IJs dat nooit op gaat
We gaan aan de wandel. Arm in arm, hij houdt zijn pas in, ik stap een beetje extra door. Heerlijk. Niks mis mee, dit grote-mensen-leven. De videotheek oogt versleten. Plastic dvd-hoesjes staan in kasten waar de verf afbladdert. Het tapijt is grauw en versleten. Sobere witte planken vol supersized zakken chips. Er zijn bijna evenveel films als er etenswaar is. Pizza’s, dipsaus, chocolade, broodjes bapao. En ijs. Jippie. Mijn lief neemt een Magnum die volgens de reclame nooit op gaat en ik een raketijsje omdat ik eigenlijk heel veel dorst heb.

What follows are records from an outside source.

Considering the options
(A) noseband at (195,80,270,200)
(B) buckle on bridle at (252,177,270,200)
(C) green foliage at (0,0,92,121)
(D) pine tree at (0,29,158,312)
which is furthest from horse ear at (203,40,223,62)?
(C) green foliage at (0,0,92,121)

Achter de kassa zit een bebaarde man snoepjes te eten. Hij praat met een voedselbezorger van de overkant. We struinen wat rond, proberen ons te herinneren wat goede (nieuwe?) films zijn. Ik vraag me af of de kasten zo leeg zijn doordat iedereen en masse heeft besloten een film te huren of dat dit een treurig symbool is voor de uitstervende sector en doe alsof ik het antwoord niet weet. Uiteindelijk stappen we met twee films in een plastic tasje (van de ene gaan we niks begrijpen en de andere is slechter dan wat weleens midden in de nacht op SBS6 vertoond wordt) en een ijsje in de hand weer de frisse avondlucht in.
De videotheek?
Thuis zie ik dat ik een oproep heb gemist van een vriendinnetje. Ik bel terug en vertel dat we even bij de videotheek waren. Het blijft stil aan de andere kant van de lijn. “De videotheek?”, vraagt ze dan. “Ja, de videotheek ja, waar je films huurt”, antwoord ik. Aan haar zwijgen te horen trekt ze een wenkbrauw op. “Goh, ja, wij hebben eigenlijk alles op de computer staan.” Ik herinner haar aan de kast vol dvd’s die wij hier hebben staan. Dan praten we verder over zaken die er toe doen.
Ik glimlach zachtjes na ons gesprek. Wij met ons gewandel. We zijn niet alleen burgerlijk, maar ook nog eens ontzettend ouderwets. Gelukkig duurt het nog even tot die auto er komt en doen we voorlopig alles op de fiets. Of wandelend natuurlijk. Zolang we maar ergens heengaan.